### Exercise directions
Filter the rows below and copy out each line that contains the word "closer".

### Data
────────────────────

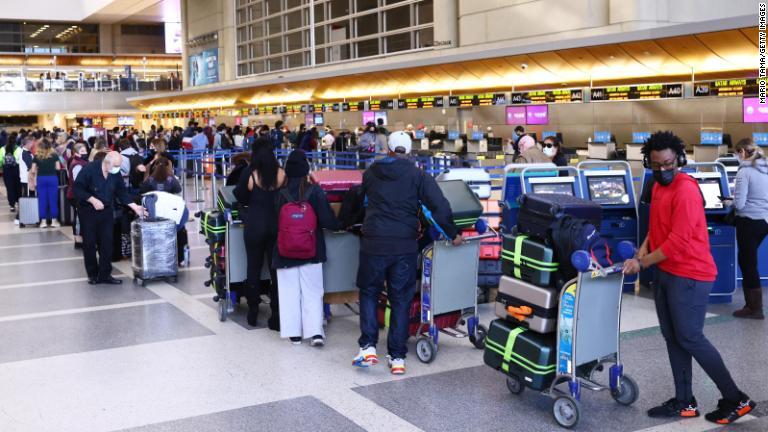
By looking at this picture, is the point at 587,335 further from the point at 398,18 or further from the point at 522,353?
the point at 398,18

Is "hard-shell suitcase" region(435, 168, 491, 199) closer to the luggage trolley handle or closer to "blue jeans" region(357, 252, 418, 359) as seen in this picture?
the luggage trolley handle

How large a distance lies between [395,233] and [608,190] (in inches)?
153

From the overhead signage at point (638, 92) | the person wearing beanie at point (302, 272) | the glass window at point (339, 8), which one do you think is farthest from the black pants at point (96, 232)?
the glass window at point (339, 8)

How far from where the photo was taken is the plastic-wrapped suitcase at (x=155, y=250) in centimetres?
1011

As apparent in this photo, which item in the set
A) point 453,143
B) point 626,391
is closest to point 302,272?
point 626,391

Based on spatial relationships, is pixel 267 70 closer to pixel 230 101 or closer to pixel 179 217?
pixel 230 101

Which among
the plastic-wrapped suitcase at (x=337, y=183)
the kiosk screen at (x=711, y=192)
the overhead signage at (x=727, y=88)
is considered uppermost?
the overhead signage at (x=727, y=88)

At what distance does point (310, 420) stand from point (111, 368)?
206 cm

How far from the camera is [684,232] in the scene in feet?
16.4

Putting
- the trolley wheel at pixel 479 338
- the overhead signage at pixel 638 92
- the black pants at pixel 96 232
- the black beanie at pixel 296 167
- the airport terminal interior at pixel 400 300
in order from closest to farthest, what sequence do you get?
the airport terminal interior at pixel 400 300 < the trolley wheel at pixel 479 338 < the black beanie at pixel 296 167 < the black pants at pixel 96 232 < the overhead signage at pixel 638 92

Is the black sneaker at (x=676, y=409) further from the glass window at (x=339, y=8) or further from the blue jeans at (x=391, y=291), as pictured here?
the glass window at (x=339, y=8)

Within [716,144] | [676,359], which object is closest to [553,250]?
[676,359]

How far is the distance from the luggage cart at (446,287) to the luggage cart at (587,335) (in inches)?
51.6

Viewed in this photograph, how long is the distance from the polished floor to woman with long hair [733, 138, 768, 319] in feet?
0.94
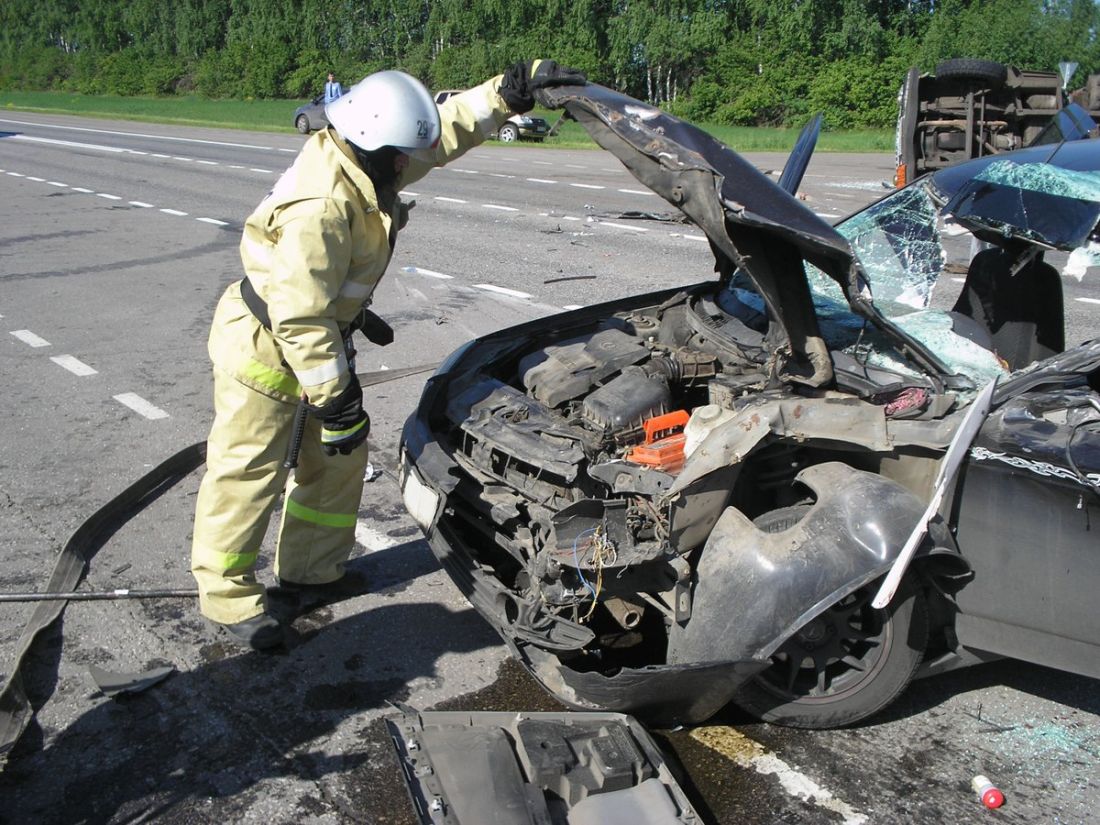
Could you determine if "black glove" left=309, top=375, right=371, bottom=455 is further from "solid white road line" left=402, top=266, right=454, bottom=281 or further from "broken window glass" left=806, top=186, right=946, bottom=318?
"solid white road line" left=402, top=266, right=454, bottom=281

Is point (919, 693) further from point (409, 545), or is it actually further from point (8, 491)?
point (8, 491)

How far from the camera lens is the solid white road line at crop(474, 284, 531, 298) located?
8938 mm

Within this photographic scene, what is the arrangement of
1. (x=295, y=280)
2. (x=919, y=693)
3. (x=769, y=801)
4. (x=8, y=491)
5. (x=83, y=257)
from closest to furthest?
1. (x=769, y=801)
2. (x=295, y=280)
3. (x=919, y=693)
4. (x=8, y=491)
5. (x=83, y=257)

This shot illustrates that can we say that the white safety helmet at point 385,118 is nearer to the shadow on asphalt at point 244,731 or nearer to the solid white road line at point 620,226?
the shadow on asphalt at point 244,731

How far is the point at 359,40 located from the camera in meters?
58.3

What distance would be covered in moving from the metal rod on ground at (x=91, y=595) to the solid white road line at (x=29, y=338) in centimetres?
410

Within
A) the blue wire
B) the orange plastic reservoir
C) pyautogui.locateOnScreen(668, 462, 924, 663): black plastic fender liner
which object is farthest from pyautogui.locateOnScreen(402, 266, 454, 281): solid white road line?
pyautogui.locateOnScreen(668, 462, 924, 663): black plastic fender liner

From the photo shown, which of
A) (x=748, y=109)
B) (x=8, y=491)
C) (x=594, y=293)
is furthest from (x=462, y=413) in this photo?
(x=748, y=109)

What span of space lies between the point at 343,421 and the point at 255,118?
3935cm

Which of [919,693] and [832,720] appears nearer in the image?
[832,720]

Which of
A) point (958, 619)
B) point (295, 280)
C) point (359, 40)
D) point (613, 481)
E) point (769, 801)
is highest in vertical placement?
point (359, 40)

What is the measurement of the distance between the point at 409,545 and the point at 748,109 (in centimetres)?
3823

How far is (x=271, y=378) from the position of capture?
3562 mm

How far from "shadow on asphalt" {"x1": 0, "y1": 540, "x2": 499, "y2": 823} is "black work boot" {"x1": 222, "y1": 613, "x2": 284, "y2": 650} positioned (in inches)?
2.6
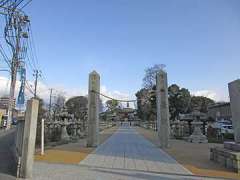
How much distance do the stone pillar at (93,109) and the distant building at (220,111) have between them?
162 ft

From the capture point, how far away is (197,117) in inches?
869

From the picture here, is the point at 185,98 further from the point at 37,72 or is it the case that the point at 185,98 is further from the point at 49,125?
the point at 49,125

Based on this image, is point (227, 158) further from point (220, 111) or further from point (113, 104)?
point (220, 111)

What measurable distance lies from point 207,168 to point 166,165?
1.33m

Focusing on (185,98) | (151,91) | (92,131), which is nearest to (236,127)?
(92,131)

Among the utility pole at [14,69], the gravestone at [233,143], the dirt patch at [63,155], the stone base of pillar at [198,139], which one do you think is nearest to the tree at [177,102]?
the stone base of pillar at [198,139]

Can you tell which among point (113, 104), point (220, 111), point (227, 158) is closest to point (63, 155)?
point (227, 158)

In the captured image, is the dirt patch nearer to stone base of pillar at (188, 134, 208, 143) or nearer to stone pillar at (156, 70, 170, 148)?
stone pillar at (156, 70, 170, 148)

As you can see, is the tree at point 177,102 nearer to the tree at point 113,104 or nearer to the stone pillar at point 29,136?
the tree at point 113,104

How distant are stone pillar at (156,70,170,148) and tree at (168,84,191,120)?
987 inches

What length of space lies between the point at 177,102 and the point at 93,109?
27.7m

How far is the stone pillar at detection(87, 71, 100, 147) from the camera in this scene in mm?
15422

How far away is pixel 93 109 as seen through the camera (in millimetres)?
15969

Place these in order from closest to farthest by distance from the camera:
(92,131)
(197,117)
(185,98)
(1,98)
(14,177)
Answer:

────────────────────

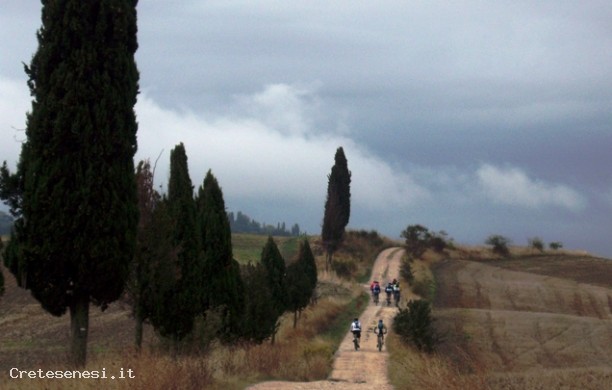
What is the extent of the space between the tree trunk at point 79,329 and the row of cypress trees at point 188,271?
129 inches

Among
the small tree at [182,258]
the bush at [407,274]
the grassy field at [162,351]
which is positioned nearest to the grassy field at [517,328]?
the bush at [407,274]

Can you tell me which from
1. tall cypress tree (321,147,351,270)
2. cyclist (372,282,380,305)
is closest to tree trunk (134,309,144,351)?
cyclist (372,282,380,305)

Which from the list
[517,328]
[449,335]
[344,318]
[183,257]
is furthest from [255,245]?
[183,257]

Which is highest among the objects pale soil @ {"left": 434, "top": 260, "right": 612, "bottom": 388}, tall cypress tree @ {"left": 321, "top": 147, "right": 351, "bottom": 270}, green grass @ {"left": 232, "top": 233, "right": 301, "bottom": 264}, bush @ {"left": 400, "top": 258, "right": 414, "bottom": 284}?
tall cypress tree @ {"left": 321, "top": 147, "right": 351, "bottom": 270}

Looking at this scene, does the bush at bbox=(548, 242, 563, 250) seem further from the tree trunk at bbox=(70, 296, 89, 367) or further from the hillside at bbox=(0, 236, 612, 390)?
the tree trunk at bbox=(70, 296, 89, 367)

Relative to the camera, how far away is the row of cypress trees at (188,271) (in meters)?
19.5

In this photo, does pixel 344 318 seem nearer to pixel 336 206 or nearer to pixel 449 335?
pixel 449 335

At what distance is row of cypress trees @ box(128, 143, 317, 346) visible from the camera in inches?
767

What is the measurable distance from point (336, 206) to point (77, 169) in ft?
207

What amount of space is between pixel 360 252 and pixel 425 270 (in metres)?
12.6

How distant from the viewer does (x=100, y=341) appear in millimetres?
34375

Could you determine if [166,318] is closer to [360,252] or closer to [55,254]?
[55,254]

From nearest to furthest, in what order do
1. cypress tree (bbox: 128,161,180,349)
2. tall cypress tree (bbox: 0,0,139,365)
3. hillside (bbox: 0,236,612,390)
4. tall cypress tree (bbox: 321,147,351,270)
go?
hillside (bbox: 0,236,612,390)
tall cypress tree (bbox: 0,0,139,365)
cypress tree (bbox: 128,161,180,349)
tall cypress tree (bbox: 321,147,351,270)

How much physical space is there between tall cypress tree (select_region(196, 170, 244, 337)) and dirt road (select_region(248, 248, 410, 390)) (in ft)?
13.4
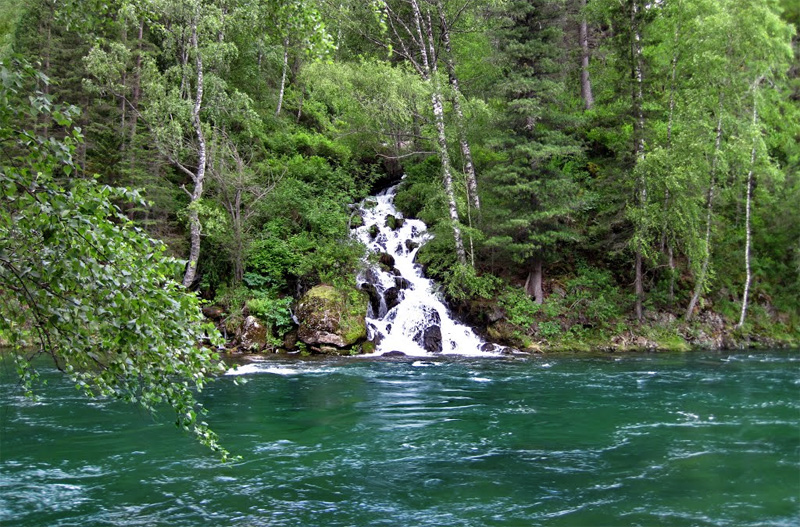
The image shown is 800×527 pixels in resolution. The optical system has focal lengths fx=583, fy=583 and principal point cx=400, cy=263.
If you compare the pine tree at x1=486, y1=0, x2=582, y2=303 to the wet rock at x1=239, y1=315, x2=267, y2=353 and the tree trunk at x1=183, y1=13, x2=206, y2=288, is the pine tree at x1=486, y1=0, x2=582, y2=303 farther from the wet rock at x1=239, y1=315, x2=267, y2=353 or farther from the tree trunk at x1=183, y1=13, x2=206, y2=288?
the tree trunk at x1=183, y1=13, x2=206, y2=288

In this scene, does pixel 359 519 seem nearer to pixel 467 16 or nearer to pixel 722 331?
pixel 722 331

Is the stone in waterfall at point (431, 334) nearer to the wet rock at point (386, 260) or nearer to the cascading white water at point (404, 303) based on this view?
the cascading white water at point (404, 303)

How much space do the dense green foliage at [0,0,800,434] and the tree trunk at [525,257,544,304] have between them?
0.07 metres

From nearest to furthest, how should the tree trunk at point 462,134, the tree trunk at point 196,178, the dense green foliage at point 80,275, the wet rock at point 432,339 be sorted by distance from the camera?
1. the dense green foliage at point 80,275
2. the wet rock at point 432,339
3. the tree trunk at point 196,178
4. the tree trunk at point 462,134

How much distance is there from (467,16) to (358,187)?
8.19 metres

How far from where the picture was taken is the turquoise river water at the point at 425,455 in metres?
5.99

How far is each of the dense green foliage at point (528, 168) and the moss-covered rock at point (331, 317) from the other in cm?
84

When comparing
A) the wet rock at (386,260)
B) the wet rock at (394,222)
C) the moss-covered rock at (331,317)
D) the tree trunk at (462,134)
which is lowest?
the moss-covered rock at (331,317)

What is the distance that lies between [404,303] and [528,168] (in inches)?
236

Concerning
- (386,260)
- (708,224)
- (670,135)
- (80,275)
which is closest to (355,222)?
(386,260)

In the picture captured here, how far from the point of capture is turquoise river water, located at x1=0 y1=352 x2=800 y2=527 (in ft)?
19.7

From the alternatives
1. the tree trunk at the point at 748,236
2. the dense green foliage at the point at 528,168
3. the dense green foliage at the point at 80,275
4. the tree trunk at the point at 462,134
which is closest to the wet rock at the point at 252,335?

────────────────────

### Solution to the problem
Is "hard-shell suitcase" region(435, 168, 491, 199) closer to the luggage trolley handle or closer to "blue jeans" region(357, 252, 418, 359) as seen in this picture?
Based on spatial relationships, is pixel 267 70 closer to pixel 230 101 or closer to pixel 179 217?
Could you determine if [166,318] is closer to [360,252] or closer to [55,254]?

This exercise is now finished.